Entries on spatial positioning
>> BEGIN

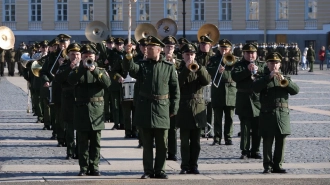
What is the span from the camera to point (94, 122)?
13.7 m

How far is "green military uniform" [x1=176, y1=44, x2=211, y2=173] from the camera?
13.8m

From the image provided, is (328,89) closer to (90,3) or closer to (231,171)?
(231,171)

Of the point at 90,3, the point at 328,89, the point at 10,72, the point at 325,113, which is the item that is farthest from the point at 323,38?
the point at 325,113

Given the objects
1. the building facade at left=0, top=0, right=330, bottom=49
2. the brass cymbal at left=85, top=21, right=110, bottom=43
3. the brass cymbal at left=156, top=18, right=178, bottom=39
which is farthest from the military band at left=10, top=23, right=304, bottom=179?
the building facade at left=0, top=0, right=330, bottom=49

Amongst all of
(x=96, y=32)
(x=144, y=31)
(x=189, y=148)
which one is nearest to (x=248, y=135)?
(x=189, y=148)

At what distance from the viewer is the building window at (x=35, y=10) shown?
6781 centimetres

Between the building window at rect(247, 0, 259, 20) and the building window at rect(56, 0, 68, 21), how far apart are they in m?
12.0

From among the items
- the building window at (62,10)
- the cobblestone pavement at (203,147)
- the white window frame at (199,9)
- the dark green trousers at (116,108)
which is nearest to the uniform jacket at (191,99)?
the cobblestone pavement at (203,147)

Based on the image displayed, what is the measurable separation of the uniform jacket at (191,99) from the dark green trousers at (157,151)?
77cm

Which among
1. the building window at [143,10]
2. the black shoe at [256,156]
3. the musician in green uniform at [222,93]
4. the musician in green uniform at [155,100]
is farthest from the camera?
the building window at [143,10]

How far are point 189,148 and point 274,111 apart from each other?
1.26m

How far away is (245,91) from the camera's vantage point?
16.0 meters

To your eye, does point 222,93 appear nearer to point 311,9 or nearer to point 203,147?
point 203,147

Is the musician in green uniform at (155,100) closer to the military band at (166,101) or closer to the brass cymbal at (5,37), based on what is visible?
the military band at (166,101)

>> END

## EXERCISE INSTRUCTIONS
Repeat exactly the lines above from the line that contains "Based on the" through the end. Include both of these ends; leave out everything else.

## EXERCISE SOLUTION
Based on the image displayed, what is the measurable separation of the uniform jacket at (191,99) from the dark green trousers at (157,151)?
77cm

Which among
1. the building window at [143,10]
2. the black shoe at [256,156]
3. the musician in green uniform at [222,93]
4. the musician in green uniform at [155,100]
is farthest from the camera?
the building window at [143,10]

How far are point 189,148 and point 274,111 apart from each other?
1.26m

How far away is (245,91) from the camera's vantage point?
16.0 meters

To your eye, does point 222,93 appear nearer to point 311,9 or nearer to point 203,147?
point 203,147

Is the musician in green uniform at (155,100) closer to the military band at (166,101) or closer to the brass cymbal at (5,37), based on what is visible?
the military band at (166,101)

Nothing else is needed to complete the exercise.